The phenotypic spectrum of glucose transporter type 1 deficiency syndrome (GLUT1 DS) is now known to be a continuum that includes the classic phenotype as well as paroxysmal exercise-induced dyskinesia and epilepsy (PED), atypical childhood absence epilepsy, myoclonic astatic epilepsy, and paroxysmal non-epileptic findings including intermittent ataxia, choreoathetosis, dystonia, and alternating hemiplegia.

2. The symptoms:

The classic phenotype is characterized by infantile-onset seizures, delayed neurologic development, acquired microcephaly, and complex movement disorders. Lack of early signs or symptoms does not exclude the diagnosis.

Seizures in classic early-onset GLUT1 DS begin before age six months. Several seizure types occur: generalized tonic or clonic, focal, myoclonic, atypical absence, atonic, and unclassified.

In some infants, apnoeic episodes, and abnormal episodic eye-head movements like opsoclonus may precede the onset of seizures. The frequency, severity, and type of seizures vary among affected individuals and are not related to disease severity.

Cognitive impairment, ranging from learning disabilities to severe intellectual disability, is typical.

The complex movement disorder, characterized by ataxia, dystonia, and chorea, may occur in any combination and may be continuous, paroxysmal, or continual with fluctuations in severity influenced by environmental factors such as fasting or with infectious stress.

Symptoms often improve substantially when a ketogenic diet is started.

3. Actions to take in case of early diagnosis:  

Clinical and biochemical correlation with a baby presenting suggestive clinical findings, normal blood glucose concentration, CSF glucose concentration <60 mg/dL. 3-O-methyl-D-glucose uptake in erythrocytes can be performed; results between 35% and 74% of controls are diagnostic.

GLUT1 DS is a lifelong disease requiring lifetime management and regular follow-up with a Paediatric Neurology Center Management is provided by multidisciplinary team.

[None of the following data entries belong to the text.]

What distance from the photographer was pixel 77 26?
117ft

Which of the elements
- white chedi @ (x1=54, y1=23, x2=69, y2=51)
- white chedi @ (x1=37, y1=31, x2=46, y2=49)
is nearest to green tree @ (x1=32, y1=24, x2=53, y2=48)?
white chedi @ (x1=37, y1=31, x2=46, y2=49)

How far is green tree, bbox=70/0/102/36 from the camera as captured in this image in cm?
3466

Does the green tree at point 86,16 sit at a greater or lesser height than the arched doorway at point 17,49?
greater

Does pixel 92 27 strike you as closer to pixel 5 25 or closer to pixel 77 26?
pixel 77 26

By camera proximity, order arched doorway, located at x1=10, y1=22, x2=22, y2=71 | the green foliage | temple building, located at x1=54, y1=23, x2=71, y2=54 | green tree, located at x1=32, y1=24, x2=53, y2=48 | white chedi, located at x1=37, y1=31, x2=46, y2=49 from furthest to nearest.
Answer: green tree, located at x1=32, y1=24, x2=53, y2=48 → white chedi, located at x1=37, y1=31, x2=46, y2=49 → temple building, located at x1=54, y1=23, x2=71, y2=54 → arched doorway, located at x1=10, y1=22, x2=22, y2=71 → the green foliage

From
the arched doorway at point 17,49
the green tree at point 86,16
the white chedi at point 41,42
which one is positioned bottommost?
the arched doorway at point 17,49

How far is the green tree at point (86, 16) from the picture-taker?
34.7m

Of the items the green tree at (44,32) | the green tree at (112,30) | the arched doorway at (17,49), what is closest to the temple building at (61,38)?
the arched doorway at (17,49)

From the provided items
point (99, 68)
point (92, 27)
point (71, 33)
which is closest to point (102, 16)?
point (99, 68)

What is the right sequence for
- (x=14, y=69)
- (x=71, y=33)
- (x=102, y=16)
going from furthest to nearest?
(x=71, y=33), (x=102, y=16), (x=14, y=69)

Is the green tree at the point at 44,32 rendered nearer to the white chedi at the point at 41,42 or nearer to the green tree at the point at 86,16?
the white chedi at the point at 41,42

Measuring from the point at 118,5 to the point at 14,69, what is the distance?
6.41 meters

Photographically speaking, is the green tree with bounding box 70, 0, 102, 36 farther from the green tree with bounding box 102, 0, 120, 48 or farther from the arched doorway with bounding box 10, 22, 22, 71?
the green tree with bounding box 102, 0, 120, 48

The ketogenic diet is highly effective in controlling the seizures and improving gait disturbance and is generally well tolerated. Affected individuals treated effectively at a younger age have a better outcome. The ketogenic diet is deficient in L-carnitine necessitating its supplementation.

Therapies under investigation: Triheptanoin is a specially designed synthetic triglyceride compound of three seven-carbon (C7) fatty acids intended to provide other sources of energy as ketone bodies that can cross the blood-brain barrier. Trials are under investigation. Good landscape for future gene therapy possibility.

Agents to avoid: Barbiturates (e.g., phenobarbital, the antiepileptic drug most used in treating infants), methylxanthines (e.g., caffeine), valproic acid.

Genetic counselling should be offered to at-risk family members.